- **TASK TO CARRY OUT**
Continue the blog post about the growth of house churches in Holland, starting right after its last sentence.

- **DOCUMENT SECTION**
■ ■ ■ ■

Mark Steyn’s book, America Alone, is a disturbing read, but I saw one glimmer of hope in it: namely, that he tends to assume that trends go forever in a straight line. But trends zig and zag. Perhaps Europe is going to start halving its population every few decades, but isn’t it also possible (though it seems improbable) that large families might come back?
Joshua Livestro has a nice piece in The Weekly Standard about an upsurge in Christian faith in, of all countries, heavily secular Holland:
In his living room in the old university town of Leiden, Kees Westhuis, 41, explains the essence of the house church idea: “We don’t want to go to church, we want to be a church.” Westhuis was raised in the Dutch Reformed tradition, but found himself increasingly frustrated with the worldly concerns of his local church: “During one meeting of the church elders, debate turned to the cost of refurbishing the church buildings. I found myself wondering whether, instead of spending all this money on bricks and mortar, we wouldn’t be better off spending it on evangelizing in the community.”
[snip]
The Dutch house church movement, according to recent studies, has witnessed remarkable growth over the past decade or so: from a mere handful in the 1970s to just under 20 in 1990 to around 100 in 2000, and continuing upwards since then. Henk Vink runs a website offering support and facilities to budding home churches. He estimates that most of Holland’s 200 cities now have at least one home church in them. The first time Vink realized something big was happening was when he organized a series of regional conferences for people interested in house churches. He’d expected small groups of maybe 10 people per meeting; instead more than 50 people showed up at each of the 12 regional meetings: “It’s evidence of a growing spiritual hunger in society. People are really searching for truth.”

■ ■ ■ ■

- **EXTRACTED MATERIAL**
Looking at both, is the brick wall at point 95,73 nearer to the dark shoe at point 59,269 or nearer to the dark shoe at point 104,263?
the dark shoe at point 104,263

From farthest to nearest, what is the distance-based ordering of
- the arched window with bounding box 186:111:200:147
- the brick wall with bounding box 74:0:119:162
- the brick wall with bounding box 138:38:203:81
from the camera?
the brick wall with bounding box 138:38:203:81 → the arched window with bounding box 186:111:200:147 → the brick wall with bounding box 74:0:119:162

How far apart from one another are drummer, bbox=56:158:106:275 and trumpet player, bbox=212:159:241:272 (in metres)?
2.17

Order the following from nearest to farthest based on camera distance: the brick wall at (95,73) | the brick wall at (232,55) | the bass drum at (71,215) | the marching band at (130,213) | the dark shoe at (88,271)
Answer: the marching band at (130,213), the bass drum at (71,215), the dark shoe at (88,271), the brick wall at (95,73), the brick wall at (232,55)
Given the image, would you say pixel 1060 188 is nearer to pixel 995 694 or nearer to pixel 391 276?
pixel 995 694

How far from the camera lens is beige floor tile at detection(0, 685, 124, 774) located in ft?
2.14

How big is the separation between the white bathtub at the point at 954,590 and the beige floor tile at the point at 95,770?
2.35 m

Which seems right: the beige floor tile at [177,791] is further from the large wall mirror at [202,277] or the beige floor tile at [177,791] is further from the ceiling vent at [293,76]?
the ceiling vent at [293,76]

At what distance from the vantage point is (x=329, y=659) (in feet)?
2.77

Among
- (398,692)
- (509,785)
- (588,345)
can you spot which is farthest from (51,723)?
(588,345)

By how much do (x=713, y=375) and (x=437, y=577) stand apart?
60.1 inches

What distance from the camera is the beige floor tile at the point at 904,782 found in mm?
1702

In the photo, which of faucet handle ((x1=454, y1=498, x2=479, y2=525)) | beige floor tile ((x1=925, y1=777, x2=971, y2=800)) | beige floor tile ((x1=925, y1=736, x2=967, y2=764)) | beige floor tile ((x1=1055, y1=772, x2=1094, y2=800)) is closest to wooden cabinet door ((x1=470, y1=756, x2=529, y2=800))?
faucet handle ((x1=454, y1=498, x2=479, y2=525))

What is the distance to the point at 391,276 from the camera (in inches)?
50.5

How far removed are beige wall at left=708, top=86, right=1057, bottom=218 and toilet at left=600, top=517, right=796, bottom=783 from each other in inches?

■ ■ ■ ■

- **RESPONSE AREA**
He may well be right. The question, though, is whether Christianity is best placed to profit from this development. For better or for worse, Dutch Christianity is now largely an underground phenomenon. If an average Dutchman has any picture of Christianity, it is of empty pews and derelict church buildings. Dutch Christians have increasingly withdrawn from the public sphere, either voluntarily—as in the case of the house churches and the youth church movement—or because they lack the confidence to speak publicly about their faith to an unbelieving audience. If they do enter the public sphere, as in the case of the Alpha course, they do so under a neutered, de-Christianized guise: not imposing their views, merely inviting people to come along, have a meal, and ask any questions they like. They may be successful, but a city upon a hill they are not—more like a city in wartime, its lights hidden behind thick dark curtains. Any genuine seeker might stumble past it without knowing it was even there.
The whole article is a worth a read, and Livestro does deal with the rise in Islam. It looks like Christian Europe might not be finished yet. I know that I tend to be too optimistic, and that one swallow does not make a Summer, but perhaps Christianity is emerging from Winter nonetheless.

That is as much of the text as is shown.